Gemeinsam auf der Bühne

Das Theaterspielen lässt sie aufblühen: Menschen mit Assistenzbedarf. Musik, Kostüme, Masken und die Bühne schaffen eine besondere Atmosphäre zwischen Menschen mit und ohne Behinderung. Das wissen die Macher eines inklusiven Projektes aus dem Vogelsberg, das im März Vivaldis »Vier Jahreszeiten« inszeniert. Die große Bühne dafür haben sie im Jugendstiltheater Bad Nauheim gefunden.

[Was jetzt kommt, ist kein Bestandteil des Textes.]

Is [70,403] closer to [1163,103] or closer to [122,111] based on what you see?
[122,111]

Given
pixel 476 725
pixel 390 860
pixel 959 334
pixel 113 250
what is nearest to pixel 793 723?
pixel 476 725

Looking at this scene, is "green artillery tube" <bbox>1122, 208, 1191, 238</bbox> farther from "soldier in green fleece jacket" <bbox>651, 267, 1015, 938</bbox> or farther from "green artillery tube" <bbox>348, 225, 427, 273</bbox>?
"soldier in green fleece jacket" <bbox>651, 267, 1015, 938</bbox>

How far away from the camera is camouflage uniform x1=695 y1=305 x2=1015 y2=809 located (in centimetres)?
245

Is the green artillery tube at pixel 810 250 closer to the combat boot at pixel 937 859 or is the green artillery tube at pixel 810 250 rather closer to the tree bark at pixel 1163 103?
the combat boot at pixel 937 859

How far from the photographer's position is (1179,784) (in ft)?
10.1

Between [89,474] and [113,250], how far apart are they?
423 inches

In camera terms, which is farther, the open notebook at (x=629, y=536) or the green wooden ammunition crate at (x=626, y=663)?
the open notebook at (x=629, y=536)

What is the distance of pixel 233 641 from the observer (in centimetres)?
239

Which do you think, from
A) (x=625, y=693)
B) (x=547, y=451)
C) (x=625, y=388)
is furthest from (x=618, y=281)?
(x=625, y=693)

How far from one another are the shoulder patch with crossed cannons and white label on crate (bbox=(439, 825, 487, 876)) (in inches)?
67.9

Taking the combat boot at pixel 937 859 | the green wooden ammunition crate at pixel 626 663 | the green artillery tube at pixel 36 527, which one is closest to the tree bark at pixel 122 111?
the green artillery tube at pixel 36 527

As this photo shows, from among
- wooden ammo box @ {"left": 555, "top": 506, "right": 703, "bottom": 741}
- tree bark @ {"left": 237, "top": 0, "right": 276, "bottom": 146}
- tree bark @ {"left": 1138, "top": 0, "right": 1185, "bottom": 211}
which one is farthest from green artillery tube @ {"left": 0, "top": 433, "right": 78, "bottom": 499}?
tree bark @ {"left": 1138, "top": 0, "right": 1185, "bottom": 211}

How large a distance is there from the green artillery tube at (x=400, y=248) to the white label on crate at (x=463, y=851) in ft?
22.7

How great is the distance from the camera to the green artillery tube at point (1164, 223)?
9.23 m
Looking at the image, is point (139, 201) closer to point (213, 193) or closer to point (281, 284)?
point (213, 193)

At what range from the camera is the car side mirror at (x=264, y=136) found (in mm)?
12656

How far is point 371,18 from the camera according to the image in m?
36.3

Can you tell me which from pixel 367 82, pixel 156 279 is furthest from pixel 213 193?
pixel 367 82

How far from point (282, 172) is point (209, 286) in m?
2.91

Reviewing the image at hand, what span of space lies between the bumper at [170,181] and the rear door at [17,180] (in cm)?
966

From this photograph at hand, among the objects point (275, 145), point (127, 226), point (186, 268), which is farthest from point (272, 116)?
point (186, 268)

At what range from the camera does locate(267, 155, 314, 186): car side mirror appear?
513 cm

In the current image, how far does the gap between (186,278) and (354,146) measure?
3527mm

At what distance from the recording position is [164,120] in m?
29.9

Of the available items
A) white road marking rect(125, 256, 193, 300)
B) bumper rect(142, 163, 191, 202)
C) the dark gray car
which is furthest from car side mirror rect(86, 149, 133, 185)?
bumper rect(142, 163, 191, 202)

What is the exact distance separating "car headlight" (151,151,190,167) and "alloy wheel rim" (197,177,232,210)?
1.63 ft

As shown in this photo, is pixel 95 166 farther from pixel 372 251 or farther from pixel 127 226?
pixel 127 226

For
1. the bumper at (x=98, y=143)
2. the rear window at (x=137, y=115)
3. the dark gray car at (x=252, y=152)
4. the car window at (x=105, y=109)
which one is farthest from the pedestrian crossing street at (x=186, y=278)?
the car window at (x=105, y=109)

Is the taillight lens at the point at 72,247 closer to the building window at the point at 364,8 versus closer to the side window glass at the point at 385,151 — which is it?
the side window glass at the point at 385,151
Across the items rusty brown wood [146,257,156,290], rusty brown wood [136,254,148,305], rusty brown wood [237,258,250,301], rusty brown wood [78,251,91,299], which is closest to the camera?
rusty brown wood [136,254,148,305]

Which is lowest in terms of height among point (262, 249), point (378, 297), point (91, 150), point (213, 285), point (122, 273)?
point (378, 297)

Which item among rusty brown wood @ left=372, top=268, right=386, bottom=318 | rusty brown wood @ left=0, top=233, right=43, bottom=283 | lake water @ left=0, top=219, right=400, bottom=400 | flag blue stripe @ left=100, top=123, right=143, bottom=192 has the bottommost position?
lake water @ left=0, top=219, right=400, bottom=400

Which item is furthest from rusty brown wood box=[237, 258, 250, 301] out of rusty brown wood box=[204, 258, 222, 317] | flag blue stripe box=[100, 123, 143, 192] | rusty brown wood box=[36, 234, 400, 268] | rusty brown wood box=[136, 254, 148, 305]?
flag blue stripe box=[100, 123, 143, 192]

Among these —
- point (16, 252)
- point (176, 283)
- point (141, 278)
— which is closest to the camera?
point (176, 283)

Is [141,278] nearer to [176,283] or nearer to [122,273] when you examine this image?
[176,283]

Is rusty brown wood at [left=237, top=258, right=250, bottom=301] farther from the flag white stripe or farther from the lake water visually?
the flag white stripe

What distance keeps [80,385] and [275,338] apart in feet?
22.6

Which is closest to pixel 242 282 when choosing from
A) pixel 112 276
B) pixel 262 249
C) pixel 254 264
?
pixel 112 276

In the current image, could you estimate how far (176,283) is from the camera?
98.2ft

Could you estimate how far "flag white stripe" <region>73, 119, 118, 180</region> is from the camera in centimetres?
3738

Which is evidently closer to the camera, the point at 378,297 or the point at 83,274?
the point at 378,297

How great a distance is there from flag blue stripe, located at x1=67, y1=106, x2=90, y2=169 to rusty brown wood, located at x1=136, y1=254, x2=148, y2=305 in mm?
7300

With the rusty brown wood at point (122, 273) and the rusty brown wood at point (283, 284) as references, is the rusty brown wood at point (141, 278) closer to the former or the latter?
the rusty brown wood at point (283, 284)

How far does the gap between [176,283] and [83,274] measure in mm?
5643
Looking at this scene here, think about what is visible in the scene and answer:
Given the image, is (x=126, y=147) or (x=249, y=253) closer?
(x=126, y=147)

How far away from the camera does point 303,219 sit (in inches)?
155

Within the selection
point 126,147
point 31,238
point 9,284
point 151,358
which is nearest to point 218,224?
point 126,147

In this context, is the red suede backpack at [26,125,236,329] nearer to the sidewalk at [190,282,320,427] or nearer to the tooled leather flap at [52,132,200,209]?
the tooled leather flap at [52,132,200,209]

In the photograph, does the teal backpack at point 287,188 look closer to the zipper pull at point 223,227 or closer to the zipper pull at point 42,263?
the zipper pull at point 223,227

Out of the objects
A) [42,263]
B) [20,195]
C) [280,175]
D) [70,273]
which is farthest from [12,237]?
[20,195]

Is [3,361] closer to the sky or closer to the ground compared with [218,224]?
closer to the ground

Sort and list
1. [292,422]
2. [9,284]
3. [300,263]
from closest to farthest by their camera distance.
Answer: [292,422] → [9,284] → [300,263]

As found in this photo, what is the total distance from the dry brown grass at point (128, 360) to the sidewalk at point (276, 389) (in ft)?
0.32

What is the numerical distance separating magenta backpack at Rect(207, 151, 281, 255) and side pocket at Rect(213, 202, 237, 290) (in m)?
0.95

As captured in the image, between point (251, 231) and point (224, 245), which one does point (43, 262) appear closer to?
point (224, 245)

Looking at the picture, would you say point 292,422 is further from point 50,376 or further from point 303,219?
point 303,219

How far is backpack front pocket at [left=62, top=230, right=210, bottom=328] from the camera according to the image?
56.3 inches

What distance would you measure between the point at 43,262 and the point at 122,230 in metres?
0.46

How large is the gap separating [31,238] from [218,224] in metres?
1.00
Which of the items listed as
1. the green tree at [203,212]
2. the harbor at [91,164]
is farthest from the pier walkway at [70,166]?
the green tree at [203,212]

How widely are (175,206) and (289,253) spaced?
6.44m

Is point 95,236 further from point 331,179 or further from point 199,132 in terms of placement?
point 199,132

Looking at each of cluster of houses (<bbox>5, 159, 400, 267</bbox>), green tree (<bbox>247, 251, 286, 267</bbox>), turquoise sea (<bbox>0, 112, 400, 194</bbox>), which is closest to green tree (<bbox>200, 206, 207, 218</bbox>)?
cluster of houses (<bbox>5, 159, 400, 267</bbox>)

Die Musik von Antonio Vivaldis »Vier Jahreszeiten« verlockt dazu, sie szenisch umzusetzen. In der Gemeinschaft Altenschlirf im Vogelsberg geschieht das als Inklusionsprojekt von Menschen mit und ohne Handicap, mit Orchester, Clowns, Kostümen und Masken. Am Samstag, 11., und Sonntag, 12. März, kommt das Musiktheater auf die Bühne des Jugendstil-Theaters Bad Nauheim.
Seit gut einem Jahr proben 20 Menschen mit Assistenzbedarf, Laiendarsteller aus der Umgebung und Profis gemeinsam an dem zauberhaften Musiktheater.
Die Gesamtleitung haben die Regisseurin und Theaterpädagogin Almut König-Kippenberg und ihr Mann Thomas Kippenberg, der als Leiter des Wiener Masken- und Musiktheaters Schlüchtern jahrzehntelange Erfahrung im Maskenbau hat. Dazu spielt live das Beethoven-Orchester Hessen mit der Solistin Lucia Ahn, Violine, unter der Leitung von Damian Ibn Salem.
Die Aufregung ist groß, denn die Aufführungstermine nahen. Vor Kurzem gab es eine Fotoprobe in den von der Düsseldorfer Oper am Rhein gestifteten, maßgeschneiderten Kostümen. Auch die Masken für die langsamen Sätze in den vier Musikstücken sind fertig, gebaut in Workshops von den Menschen mit Handicap selbst. »Mit dem, was dabei herauskommt, basteln wir die Szene«, erzählt Thomas Kippenberg. Das Bühnenbild bleibt minimalistisch und wird mit Lichttechnik illustriert.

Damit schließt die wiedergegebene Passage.